__Text segment__
The study comes on the heels of a Department of Housing and Urban Development report that found minorities were less likely than whites to obtain mortgage financing and, if successful, tended to receive less favorable terms. Another national study released last month by the Assn. of Community Organizations for Reform Now found that the share of conventional mortgages to African Americans and Latinos has been eroding since 1995, with lending to whites growing substantially faster.

Even though “it’s not caused by direct discrimination, it is still a problem for American society to have a racial gap in homeownership,” Greenlining’s policy director, Robert Gnaizda, said.

The report, based on Federal Reserve data, found that all lenders lagged in conventional home loans to African Americans statewide and in Los Angeles County. Statewide, the number of such loans grew 19% from 1995 to 1998, compared with 51% for whites. In Los Angeles County, such loans increased 13%, compared with 52% for whites.

__Dataset section__
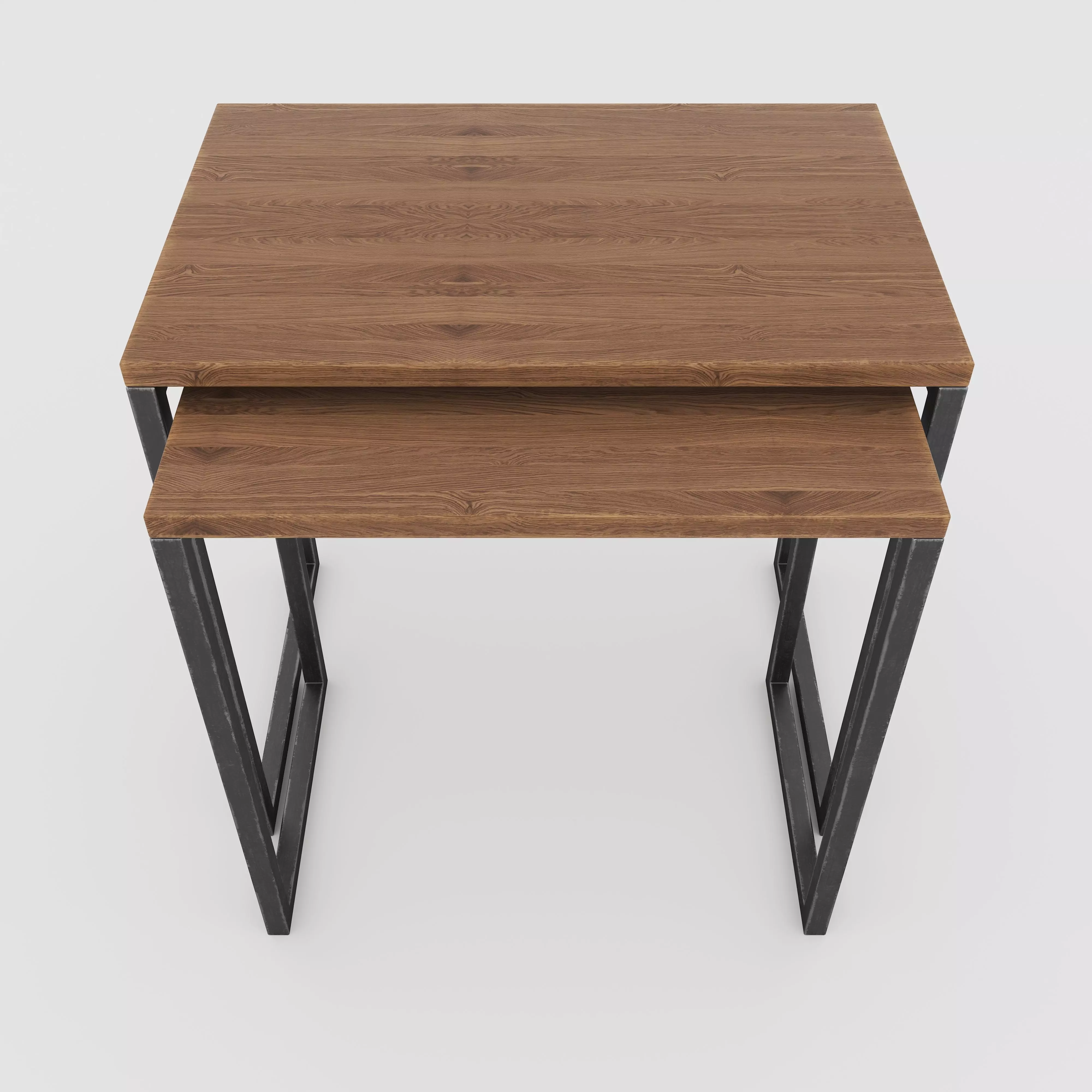 Coffee Table 036 Setery Loft 3D model_1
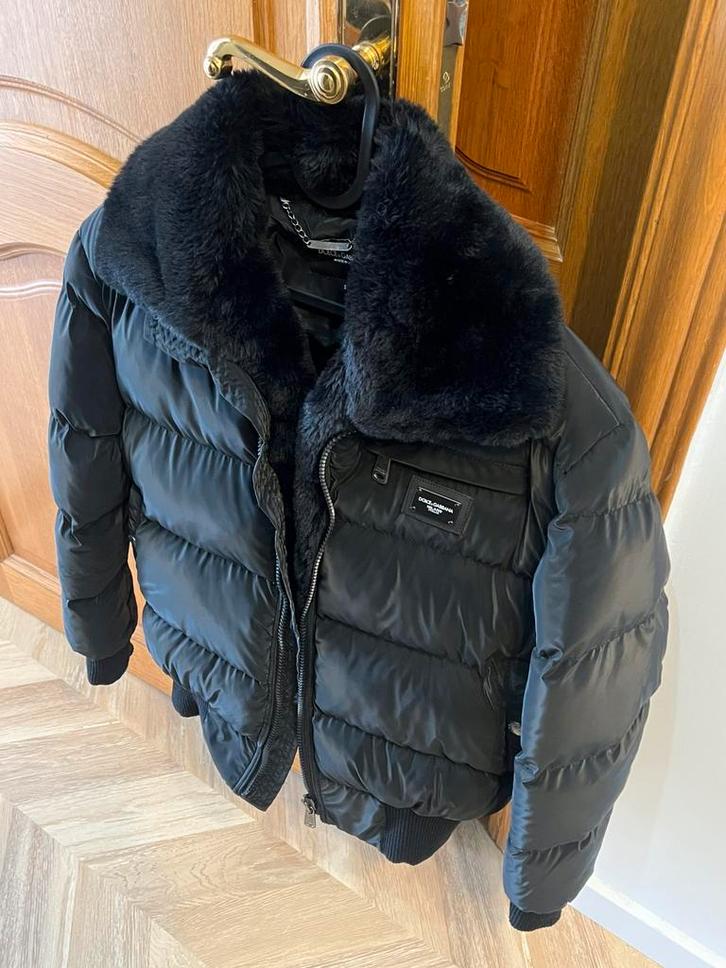 Dolce & Gabbana puffer jacket – S, Vêtements | Hommes, Vestes | Hiver, Comme neuf, Taille 46 (S) ou plus petite, Noir, Enlèvement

__Work item A__
List every percentage figure that appears in the mortgage lending passage.
__Work item B__
Repeat word for word the part of the mortgage lending passage that opens with the words containing "The study comes" and closes with "Robert Gnaizda, said.".
The listing has nothing to do with the mortgage lending passage.

__Exercise solution A__
19%, 51%, 13%, 52%

__Exercise solution B__
The study comes on the heels of a Department of Housing and Urban Development report that found minorities were less likely than whites to obtain mortgage financing and, if successful, tended to receive less favorable terms. Another national study released last month by the Assn. of Community Organizations for Reform Now found that the share of conventional mortgages to African Americans and Latinos has been eroding since 1995, with lending to whites growing substantially faster.

Even though “it’s not caused by direct discrimination, it is still a problem for American society to have a racial gap in homeownership,” Greenlining’s policy director, Robert Gnaizda, said.